本文抜粋
_____

阿含経と密教

仏陀の持つ神通の力(超能力)について 

釈尊が持たれたという、神通力は多くの修行者があこがれる超能力です。管理人も若かりしとき、超人的な能力にあこがれて、仏道修行に入りました。

神通力は、釈尊や十大弟子を始めとした阿羅漢・仏陀となった方々の現された超能力ですが、この超能力についで『ひの出版室ホームページ』雑阿含経12208『目連所問経』から、どうのようにして獲得されたか見てみましょう。十大弟子で神通第一と言われた大目犍連尊者が、天眼第一といわれた阿那律尊者に、どのようにして天眼通を得たのか尋ねます。

「何の功徳に於て修習し多く修習せば、此の大徳神力を成ぜると。尊者阿那律、尊者大目犍連に語るらく。
 我、四念處に於て修習し多く修習し、此の大徳神力を成じたり。」と、四念処観を修習して神力(神通力)を成じたのだという。七科三十七道品の四念処観の修行により、天眼第一という神通力を得たというのです。

この四念処観は、ある意味あこがれの修行法ですが、やってみたけどよくわからないというのも実際だと思います。このため、「内」と「外」、さらに「身」について、あらかじめ理解しておく必要です。また、四念処の「四」、「念」、「処」については、『四念処観と七覚支による解脱システム』をご参照ください。

「外」とは表面意識で動いている心のことで、五受陰あるい欲念・恚念・害念として阿含経ではあらわされる。「内」は無意識レベルの脳と心の動きのこと。

例えば、人に何か言われると反発する心が生じる方が多いと思います。この時、相手に対し、恚り、あるいは瞋りの心を生じ、それを外に出してしまっていると思います。これが、「外」の脳と心の動きです。この「外」は身受心法の四つの「内」である無意識層から、表面意識にでてきたものなのです。

_____

課題 1
リストから、「Find all instances」を含む行から「59L327 76L388 114H406L420」を含む行までを、両端の行も含めてそのまま出力してください。画像は出力に含めないでください。

提供情報
_____

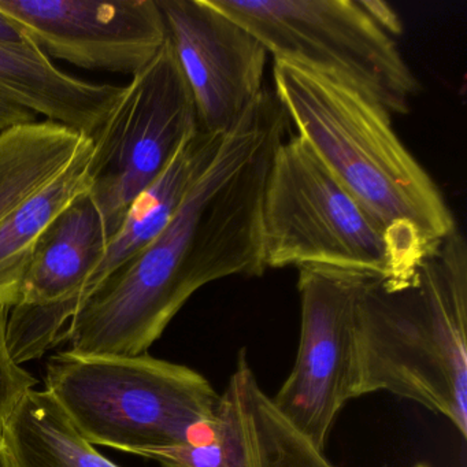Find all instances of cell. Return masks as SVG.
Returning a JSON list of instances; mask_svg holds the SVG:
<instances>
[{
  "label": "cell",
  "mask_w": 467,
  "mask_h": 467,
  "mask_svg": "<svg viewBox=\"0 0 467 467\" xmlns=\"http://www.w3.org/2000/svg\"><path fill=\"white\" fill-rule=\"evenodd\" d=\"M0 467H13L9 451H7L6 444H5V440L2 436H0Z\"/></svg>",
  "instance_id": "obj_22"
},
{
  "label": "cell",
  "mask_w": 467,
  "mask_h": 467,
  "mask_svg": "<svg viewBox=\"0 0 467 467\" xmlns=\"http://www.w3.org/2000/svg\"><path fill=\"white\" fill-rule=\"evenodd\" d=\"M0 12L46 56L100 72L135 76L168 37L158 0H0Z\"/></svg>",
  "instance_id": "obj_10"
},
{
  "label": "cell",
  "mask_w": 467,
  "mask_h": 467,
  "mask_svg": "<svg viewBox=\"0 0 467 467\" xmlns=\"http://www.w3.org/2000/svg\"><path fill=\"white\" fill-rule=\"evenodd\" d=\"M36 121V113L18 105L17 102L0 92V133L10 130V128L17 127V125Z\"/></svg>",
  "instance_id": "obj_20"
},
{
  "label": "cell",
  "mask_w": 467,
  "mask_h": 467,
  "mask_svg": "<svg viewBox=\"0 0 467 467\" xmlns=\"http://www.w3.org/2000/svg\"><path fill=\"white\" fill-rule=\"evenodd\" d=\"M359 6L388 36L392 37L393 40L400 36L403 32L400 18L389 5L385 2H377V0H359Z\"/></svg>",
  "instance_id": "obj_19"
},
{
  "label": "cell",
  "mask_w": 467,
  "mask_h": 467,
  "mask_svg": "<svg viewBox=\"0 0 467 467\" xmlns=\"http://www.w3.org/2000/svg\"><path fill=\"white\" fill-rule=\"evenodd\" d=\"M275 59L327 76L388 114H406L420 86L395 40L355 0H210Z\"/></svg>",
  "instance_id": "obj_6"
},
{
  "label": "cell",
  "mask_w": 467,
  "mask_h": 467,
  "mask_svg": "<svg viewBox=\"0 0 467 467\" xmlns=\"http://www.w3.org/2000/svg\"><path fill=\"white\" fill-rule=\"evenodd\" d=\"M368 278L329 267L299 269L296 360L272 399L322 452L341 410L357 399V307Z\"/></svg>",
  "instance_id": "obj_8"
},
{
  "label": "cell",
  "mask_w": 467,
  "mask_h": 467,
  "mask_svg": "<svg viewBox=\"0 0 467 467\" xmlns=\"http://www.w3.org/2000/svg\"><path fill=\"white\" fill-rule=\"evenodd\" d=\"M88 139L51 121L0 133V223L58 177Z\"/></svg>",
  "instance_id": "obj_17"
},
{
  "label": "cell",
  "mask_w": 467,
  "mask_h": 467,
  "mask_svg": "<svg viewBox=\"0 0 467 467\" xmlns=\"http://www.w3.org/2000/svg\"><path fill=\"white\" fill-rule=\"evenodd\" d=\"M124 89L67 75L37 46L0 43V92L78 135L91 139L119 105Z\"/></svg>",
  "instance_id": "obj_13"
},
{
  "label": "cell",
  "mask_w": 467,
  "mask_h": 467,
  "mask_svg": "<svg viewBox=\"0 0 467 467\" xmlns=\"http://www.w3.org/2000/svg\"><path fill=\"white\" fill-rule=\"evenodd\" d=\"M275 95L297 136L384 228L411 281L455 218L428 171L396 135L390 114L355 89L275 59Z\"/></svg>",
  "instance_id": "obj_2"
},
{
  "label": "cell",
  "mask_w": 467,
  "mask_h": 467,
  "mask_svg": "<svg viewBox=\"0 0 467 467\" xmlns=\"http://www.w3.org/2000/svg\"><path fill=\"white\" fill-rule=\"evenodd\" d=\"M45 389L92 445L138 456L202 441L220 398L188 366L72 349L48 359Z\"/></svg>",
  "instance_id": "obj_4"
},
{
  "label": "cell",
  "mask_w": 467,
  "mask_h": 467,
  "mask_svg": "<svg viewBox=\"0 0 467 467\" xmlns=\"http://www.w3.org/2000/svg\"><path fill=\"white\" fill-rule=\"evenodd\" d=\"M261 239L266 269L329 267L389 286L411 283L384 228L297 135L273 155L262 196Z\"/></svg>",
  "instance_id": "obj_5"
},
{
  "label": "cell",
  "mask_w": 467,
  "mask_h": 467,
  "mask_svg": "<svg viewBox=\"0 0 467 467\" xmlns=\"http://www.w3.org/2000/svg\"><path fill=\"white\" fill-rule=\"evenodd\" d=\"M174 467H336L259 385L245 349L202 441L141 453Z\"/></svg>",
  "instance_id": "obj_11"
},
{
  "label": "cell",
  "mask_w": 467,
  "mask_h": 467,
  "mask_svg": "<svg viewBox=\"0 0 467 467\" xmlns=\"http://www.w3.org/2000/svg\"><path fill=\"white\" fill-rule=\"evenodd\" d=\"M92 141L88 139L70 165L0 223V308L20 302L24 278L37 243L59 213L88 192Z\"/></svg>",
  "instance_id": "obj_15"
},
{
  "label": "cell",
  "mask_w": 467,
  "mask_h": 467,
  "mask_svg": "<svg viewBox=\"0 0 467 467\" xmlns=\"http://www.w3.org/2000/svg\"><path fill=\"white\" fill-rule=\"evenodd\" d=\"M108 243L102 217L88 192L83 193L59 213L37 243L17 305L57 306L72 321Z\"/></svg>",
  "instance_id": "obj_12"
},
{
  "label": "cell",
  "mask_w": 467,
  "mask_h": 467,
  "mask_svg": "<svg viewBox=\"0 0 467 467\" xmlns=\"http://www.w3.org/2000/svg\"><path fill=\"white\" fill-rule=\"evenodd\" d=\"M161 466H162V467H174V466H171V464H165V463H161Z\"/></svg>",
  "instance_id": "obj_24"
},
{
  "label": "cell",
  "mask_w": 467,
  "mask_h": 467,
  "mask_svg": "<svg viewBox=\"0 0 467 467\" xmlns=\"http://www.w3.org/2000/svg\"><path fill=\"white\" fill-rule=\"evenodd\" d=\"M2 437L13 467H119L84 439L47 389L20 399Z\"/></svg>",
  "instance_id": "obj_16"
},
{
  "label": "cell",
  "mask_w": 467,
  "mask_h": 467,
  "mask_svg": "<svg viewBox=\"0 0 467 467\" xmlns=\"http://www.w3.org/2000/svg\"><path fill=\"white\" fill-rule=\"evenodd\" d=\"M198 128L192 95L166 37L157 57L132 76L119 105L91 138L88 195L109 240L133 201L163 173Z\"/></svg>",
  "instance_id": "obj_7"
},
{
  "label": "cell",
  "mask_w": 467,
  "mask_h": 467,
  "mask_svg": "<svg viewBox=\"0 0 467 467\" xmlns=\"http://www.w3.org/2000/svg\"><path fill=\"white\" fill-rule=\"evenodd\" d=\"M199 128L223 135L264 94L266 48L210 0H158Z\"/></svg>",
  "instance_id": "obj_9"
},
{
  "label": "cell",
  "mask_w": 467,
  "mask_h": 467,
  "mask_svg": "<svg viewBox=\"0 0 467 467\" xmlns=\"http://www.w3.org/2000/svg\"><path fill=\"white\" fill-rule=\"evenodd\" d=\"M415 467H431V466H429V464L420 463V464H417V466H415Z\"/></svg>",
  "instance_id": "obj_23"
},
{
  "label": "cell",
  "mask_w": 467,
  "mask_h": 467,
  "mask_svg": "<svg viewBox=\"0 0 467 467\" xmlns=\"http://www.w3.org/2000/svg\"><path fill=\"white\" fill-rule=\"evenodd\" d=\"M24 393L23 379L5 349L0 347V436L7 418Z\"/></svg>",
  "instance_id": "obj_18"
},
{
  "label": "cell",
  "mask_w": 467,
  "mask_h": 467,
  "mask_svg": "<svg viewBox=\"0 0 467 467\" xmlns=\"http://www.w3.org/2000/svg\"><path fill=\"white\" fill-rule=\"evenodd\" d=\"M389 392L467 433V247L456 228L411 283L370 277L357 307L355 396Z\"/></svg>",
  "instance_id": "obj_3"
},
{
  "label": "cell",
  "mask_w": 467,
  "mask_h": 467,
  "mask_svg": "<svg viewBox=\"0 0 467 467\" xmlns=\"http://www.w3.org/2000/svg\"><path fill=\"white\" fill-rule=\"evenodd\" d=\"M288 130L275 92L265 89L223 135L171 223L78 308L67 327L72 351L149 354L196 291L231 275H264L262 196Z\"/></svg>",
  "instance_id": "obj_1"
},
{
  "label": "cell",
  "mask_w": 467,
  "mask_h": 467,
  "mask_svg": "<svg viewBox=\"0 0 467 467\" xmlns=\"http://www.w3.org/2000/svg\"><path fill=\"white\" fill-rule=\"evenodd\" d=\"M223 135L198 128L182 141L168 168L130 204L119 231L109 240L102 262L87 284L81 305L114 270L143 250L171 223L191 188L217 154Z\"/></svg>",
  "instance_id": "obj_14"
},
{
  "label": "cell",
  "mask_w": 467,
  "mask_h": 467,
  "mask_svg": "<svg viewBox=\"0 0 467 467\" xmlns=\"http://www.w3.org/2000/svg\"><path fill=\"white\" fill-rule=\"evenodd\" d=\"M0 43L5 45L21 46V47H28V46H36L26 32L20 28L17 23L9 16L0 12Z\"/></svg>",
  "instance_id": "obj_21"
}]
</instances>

_____

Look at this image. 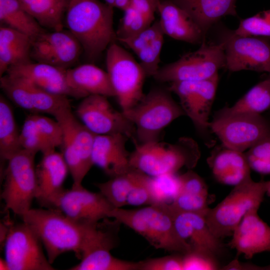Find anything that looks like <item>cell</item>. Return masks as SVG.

_____

課題 2
本文について答えてください。
(a) 天眼第一といわれたのは誰か。
(b) 阿那律尊者は、何を修習して神力を成じたと語っているか。
(c) 「内」とは何のことか。

期待される出力 1
Find all instances of cell. Return masks as SVG.
Returning a JSON list of instances; mask_svg holds the SVG:
<instances>
[{
  "label": "cell",
  "mask_w": 467,
  "mask_h": 467,
  "mask_svg": "<svg viewBox=\"0 0 467 467\" xmlns=\"http://www.w3.org/2000/svg\"><path fill=\"white\" fill-rule=\"evenodd\" d=\"M0 467H13L9 451H7L6 444H5V440L2 436H0Z\"/></svg>",
  "instance_id": "obj_22"
},
{
  "label": "cell",
  "mask_w": 467,
  "mask_h": 467,
  "mask_svg": "<svg viewBox=\"0 0 467 467\" xmlns=\"http://www.w3.org/2000/svg\"><path fill=\"white\" fill-rule=\"evenodd\" d=\"M0 12L46 56L100 72L135 76L168 37L158 0H0Z\"/></svg>",
  "instance_id": "obj_10"
},
{
  "label": "cell",
  "mask_w": 467,
  "mask_h": 467,
  "mask_svg": "<svg viewBox=\"0 0 467 467\" xmlns=\"http://www.w3.org/2000/svg\"><path fill=\"white\" fill-rule=\"evenodd\" d=\"M36 121V113L18 105L17 102L0 92V133L10 130V128L17 127V125Z\"/></svg>",
  "instance_id": "obj_20"
},
{
  "label": "cell",
  "mask_w": 467,
  "mask_h": 467,
  "mask_svg": "<svg viewBox=\"0 0 467 467\" xmlns=\"http://www.w3.org/2000/svg\"><path fill=\"white\" fill-rule=\"evenodd\" d=\"M359 6L388 36L392 37L393 40L400 36L403 32L400 18L389 5L385 2H377V0H359Z\"/></svg>",
  "instance_id": "obj_19"
},
{
  "label": "cell",
  "mask_w": 467,
  "mask_h": 467,
  "mask_svg": "<svg viewBox=\"0 0 467 467\" xmlns=\"http://www.w3.org/2000/svg\"><path fill=\"white\" fill-rule=\"evenodd\" d=\"M275 59L327 76L388 114H406L420 86L395 40L355 0H210Z\"/></svg>",

期待される出力 2
(a) 阿那律尊者
(b) 四念處(四念処観)
(c) 無意識レベルの脳と心の動き